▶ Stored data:
══════

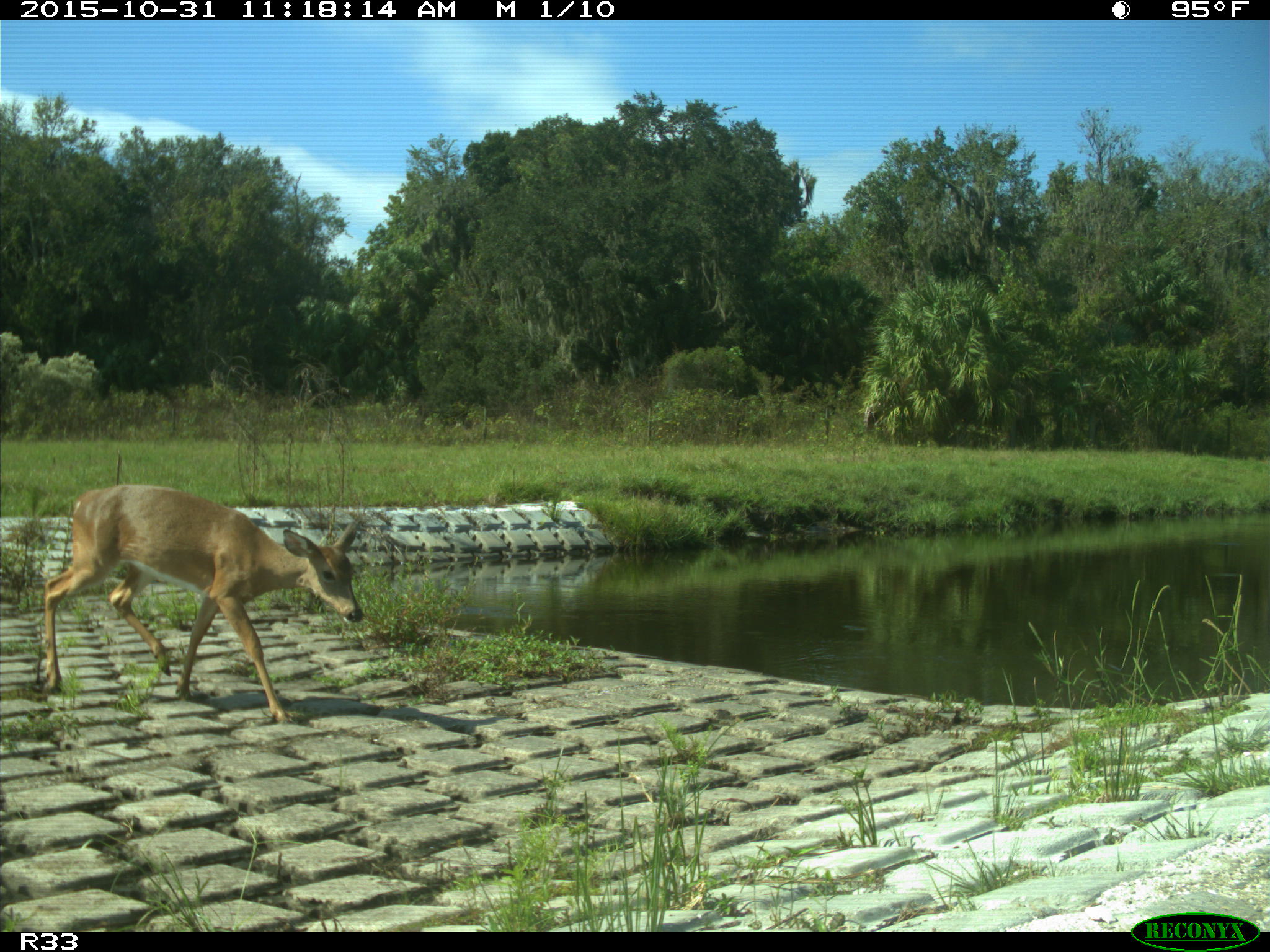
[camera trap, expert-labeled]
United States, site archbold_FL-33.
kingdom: Animalia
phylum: Chordata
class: Mammalia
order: Artiodactyla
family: Cervidae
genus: Odocoileus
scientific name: Odocoileus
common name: deer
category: unidentified deer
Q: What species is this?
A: Unidentified deer (deer) (Odocoileus).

══════

▶ PROMPT: Your reply should repeat the entries above exactly, leaving the pictures out.

▶ SOLVED EXERCISE:
[camera trap, expert-labeled]
United States, site archbold_FL-33.
kingdom: Animalia
phylum: Chordata
class: Mammalia
order: Artiodactyla
family: Cervidae
genus: Odocoileus
scientific name: Odocoileus
common name: deer
category: unidentified deer
Q: What species is this?
A: Unidentified deer (deer) (Odocoileus).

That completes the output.